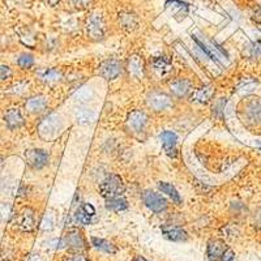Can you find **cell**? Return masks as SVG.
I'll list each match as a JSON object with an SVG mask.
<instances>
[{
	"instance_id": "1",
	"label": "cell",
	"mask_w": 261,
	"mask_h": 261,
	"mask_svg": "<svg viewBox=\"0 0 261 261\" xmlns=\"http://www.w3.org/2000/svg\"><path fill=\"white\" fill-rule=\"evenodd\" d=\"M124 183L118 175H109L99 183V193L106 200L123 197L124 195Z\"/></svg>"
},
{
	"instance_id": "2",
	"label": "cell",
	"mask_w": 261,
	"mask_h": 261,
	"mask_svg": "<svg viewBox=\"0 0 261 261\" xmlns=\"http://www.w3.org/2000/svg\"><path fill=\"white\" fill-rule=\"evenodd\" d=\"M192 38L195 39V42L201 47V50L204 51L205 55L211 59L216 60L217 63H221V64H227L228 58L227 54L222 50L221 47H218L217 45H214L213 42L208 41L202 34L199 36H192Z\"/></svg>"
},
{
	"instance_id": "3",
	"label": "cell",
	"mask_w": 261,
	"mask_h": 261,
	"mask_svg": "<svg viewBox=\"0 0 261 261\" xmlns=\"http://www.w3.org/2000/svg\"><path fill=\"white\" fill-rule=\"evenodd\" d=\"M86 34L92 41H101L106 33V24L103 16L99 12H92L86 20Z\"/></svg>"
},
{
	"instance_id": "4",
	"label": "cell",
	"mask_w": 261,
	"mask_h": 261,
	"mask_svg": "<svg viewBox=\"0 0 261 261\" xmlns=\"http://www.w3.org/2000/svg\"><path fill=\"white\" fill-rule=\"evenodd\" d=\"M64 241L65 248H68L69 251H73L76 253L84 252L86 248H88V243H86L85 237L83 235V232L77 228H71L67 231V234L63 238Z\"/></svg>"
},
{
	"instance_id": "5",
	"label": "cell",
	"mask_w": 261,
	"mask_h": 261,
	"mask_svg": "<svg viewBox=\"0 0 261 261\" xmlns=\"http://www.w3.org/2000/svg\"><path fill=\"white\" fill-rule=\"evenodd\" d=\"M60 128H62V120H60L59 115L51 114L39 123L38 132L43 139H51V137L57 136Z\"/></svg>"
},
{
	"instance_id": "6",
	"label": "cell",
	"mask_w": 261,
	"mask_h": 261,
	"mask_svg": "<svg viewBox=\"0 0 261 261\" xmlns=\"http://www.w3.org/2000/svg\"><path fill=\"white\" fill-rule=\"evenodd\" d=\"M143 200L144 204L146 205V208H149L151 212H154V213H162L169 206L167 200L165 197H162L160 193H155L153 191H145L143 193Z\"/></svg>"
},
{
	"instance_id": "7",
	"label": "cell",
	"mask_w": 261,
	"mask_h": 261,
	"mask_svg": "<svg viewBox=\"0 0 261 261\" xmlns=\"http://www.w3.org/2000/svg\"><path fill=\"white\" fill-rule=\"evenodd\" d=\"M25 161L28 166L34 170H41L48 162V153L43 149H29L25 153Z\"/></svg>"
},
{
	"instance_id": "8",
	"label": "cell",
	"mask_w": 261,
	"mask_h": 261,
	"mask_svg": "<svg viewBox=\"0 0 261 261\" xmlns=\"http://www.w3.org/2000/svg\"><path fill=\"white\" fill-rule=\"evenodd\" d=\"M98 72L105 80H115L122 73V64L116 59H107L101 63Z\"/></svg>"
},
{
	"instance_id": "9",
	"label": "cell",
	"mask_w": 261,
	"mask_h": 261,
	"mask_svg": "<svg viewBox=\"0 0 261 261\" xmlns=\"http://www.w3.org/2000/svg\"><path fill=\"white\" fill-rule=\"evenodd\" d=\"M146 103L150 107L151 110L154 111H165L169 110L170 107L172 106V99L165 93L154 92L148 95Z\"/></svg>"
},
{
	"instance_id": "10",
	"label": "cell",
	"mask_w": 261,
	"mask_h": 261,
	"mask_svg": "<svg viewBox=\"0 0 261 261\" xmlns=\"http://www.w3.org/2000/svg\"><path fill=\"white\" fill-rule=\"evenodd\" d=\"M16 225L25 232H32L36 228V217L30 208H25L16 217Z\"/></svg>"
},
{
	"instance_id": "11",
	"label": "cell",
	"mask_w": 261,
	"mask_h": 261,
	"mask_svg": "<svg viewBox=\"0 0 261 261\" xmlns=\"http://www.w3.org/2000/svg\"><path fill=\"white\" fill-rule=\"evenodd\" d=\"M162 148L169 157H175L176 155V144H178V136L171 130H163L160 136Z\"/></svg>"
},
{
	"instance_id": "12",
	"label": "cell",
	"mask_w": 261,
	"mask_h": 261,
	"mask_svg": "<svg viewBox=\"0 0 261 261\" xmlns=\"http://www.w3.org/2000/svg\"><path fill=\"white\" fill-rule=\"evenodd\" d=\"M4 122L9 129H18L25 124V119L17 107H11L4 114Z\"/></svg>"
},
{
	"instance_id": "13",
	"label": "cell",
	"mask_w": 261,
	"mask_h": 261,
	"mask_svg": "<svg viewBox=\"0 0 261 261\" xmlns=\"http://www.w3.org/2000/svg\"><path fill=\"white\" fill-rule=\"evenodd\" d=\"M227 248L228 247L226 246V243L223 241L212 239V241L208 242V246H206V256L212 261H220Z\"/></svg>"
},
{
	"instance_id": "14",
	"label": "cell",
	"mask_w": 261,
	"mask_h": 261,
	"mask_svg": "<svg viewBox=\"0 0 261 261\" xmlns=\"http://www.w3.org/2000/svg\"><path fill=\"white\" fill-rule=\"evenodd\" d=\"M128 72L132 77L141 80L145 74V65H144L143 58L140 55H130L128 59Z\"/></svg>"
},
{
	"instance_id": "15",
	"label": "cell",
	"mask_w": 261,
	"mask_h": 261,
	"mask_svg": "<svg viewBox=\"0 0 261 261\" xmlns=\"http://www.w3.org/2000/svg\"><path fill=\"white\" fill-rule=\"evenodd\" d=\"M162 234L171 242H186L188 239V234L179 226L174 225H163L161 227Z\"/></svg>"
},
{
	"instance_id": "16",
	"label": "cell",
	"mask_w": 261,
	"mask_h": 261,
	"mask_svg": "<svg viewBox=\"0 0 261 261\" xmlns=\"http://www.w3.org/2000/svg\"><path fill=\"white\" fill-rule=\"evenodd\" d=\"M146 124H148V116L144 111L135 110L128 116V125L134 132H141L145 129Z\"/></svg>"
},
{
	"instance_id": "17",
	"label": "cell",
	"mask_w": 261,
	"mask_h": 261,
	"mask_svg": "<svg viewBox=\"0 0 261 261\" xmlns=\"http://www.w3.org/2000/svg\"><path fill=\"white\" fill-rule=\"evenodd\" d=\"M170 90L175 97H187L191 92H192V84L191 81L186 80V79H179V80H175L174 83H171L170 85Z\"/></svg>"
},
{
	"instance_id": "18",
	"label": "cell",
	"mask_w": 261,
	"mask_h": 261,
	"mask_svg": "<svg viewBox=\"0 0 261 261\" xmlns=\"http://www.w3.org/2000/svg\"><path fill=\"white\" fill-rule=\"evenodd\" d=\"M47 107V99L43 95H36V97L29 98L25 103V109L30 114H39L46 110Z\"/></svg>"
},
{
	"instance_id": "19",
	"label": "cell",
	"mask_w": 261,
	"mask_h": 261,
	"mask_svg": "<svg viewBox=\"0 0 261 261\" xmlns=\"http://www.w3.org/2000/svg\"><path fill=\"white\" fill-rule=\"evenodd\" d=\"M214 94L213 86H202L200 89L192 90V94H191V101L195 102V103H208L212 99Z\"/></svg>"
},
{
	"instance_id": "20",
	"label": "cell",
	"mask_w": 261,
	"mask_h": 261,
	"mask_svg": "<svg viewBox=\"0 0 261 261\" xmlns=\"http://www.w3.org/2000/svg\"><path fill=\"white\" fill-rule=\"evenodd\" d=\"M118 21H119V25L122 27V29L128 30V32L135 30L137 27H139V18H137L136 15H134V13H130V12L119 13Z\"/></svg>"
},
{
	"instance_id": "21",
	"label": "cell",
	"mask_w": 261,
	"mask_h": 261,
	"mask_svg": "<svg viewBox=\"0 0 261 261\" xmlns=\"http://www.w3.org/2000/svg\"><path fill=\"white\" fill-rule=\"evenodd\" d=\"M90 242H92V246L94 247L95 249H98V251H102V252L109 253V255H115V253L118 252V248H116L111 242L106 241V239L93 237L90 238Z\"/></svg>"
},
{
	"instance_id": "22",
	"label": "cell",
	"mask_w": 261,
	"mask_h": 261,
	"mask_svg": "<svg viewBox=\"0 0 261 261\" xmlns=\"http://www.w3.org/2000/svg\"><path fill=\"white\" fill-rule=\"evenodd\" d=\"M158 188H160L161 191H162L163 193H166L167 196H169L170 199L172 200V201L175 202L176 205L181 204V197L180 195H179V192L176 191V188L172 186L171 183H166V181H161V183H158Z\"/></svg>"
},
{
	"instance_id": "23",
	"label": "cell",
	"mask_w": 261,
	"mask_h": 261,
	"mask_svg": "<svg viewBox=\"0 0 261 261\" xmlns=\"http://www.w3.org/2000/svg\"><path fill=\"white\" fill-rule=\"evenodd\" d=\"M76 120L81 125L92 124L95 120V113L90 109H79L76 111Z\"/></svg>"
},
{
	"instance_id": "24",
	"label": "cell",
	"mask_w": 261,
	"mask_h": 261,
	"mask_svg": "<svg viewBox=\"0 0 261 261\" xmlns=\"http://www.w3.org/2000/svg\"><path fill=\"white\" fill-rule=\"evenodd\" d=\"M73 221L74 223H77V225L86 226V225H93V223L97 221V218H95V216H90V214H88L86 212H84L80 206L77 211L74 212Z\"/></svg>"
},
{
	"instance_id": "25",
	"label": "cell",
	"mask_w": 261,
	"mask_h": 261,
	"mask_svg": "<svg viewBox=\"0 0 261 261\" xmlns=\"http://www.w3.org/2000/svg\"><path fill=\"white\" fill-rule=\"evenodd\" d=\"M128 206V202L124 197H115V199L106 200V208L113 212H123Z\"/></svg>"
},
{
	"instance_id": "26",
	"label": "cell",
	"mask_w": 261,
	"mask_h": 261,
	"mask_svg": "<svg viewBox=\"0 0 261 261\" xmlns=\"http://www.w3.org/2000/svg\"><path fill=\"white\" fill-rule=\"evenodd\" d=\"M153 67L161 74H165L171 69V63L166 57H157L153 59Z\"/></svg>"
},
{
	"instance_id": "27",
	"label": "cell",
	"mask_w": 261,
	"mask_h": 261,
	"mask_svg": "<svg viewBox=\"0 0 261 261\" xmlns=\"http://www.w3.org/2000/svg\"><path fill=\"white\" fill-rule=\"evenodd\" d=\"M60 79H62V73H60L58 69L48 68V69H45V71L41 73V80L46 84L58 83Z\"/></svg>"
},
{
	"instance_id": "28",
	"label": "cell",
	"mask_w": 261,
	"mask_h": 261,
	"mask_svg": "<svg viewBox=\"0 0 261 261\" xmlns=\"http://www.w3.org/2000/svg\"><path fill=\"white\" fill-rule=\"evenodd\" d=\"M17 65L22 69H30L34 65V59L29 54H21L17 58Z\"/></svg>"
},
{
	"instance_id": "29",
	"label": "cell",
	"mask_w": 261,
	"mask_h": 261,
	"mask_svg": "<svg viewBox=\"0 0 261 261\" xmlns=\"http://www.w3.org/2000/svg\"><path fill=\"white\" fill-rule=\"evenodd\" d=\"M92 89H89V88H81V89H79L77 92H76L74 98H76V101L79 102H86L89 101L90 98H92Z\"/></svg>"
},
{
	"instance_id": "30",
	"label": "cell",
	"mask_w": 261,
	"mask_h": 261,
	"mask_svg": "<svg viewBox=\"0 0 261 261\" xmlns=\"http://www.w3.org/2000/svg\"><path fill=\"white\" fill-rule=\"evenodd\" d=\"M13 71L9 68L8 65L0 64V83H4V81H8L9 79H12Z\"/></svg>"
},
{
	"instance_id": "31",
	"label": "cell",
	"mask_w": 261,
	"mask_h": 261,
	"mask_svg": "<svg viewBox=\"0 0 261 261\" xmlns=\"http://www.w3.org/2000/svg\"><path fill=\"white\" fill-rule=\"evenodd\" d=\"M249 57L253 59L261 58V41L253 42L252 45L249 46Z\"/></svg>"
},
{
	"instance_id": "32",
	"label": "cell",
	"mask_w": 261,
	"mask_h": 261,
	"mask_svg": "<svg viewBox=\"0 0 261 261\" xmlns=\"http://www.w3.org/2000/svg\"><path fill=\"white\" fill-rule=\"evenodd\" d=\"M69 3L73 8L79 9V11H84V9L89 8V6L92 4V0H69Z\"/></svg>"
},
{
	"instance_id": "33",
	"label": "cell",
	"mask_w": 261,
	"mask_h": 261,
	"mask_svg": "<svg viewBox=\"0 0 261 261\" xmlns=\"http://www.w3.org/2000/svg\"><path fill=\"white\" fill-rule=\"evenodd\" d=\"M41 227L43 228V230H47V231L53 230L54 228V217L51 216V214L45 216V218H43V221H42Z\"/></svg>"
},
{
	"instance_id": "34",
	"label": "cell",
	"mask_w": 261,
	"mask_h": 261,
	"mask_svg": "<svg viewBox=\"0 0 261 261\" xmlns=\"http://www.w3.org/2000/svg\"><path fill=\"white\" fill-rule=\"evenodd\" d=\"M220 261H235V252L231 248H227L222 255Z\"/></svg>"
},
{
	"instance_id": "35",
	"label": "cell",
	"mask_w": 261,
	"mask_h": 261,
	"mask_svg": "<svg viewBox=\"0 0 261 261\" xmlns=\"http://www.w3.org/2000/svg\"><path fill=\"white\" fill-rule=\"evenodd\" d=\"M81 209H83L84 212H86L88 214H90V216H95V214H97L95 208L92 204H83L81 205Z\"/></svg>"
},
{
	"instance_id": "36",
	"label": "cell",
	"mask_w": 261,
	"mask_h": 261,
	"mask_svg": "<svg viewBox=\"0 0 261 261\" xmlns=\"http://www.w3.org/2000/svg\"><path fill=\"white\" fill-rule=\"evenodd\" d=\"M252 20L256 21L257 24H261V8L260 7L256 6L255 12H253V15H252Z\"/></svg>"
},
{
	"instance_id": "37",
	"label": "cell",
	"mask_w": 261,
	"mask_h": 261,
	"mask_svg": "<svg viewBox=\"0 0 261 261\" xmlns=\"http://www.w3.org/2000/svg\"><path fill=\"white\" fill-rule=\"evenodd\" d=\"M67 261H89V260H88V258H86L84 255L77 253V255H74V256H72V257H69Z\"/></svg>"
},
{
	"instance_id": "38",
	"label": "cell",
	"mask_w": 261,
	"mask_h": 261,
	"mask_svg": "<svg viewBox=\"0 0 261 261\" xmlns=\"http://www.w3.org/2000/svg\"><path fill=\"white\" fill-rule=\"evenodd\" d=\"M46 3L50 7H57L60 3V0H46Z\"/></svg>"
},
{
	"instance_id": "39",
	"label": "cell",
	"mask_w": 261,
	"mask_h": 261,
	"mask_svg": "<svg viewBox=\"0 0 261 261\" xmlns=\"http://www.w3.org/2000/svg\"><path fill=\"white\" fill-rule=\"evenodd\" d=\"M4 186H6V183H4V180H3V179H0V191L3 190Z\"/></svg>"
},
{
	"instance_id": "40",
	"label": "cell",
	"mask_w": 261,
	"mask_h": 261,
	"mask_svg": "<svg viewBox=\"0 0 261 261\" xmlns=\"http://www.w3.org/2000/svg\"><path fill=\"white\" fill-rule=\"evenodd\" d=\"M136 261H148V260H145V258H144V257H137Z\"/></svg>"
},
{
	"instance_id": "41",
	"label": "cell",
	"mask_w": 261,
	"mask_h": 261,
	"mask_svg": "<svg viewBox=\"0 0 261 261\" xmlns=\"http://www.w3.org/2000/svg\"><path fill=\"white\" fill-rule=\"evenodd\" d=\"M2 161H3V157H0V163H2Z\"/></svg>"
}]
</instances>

• [STATED TASK] Transcribe everything from the start of the items down through the line containing "200L144 204L146 205V208H149L151", including that line, and leave the pictures out of your copy.

• [TASK SOLUTION]
Can you find **cell**? Return masks as SVG.
I'll list each match as a JSON object with an SVG mask.
<instances>
[{
	"instance_id": "1",
	"label": "cell",
	"mask_w": 261,
	"mask_h": 261,
	"mask_svg": "<svg viewBox=\"0 0 261 261\" xmlns=\"http://www.w3.org/2000/svg\"><path fill=\"white\" fill-rule=\"evenodd\" d=\"M124 183L118 175H109L99 183V193L106 200L123 197L124 195Z\"/></svg>"
},
{
	"instance_id": "2",
	"label": "cell",
	"mask_w": 261,
	"mask_h": 261,
	"mask_svg": "<svg viewBox=\"0 0 261 261\" xmlns=\"http://www.w3.org/2000/svg\"><path fill=\"white\" fill-rule=\"evenodd\" d=\"M192 38L195 39V42L201 47V50L204 51L205 55L211 59L216 60L217 63H221V64H227L228 58L227 54L222 50L221 47H218L217 45H214L213 42L208 41L202 34L199 36H192Z\"/></svg>"
},
{
	"instance_id": "3",
	"label": "cell",
	"mask_w": 261,
	"mask_h": 261,
	"mask_svg": "<svg viewBox=\"0 0 261 261\" xmlns=\"http://www.w3.org/2000/svg\"><path fill=\"white\" fill-rule=\"evenodd\" d=\"M86 34L92 41H101L106 33V24L103 16L99 12H92L86 20Z\"/></svg>"
},
{
	"instance_id": "4",
	"label": "cell",
	"mask_w": 261,
	"mask_h": 261,
	"mask_svg": "<svg viewBox=\"0 0 261 261\" xmlns=\"http://www.w3.org/2000/svg\"><path fill=\"white\" fill-rule=\"evenodd\" d=\"M64 241L65 248H68L69 251H73L76 253L84 252L86 248H88V243H86L85 237L83 235V232L77 228H71L67 231V234L63 238Z\"/></svg>"
},
{
	"instance_id": "5",
	"label": "cell",
	"mask_w": 261,
	"mask_h": 261,
	"mask_svg": "<svg viewBox=\"0 0 261 261\" xmlns=\"http://www.w3.org/2000/svg\"><path fill=\"white\" fill-rule=\"evenodd\" d=\"M60 128H62V120H60L59 115L51 114L39 123L38 132L43 139H51V137L57 136Z\"/></svg>"
},
{
	"instance_id": "6",
	"label": "cell",
	"mask_w": 261,
	"mask_h": 261,
	"mask_svg": "<svg viewBox=\"0 0 261 261\" xmlns=\"http://www.w3.org/2000/svg\"><path fill=\"white\" fill-rule=\"evenodd\" d=\"M143 200L144 204L146 205V208H149L151 212H154V213H162L169 206L167 200L165 197H162L160 193H155L153 191H145L143 193Z\"/></svg>"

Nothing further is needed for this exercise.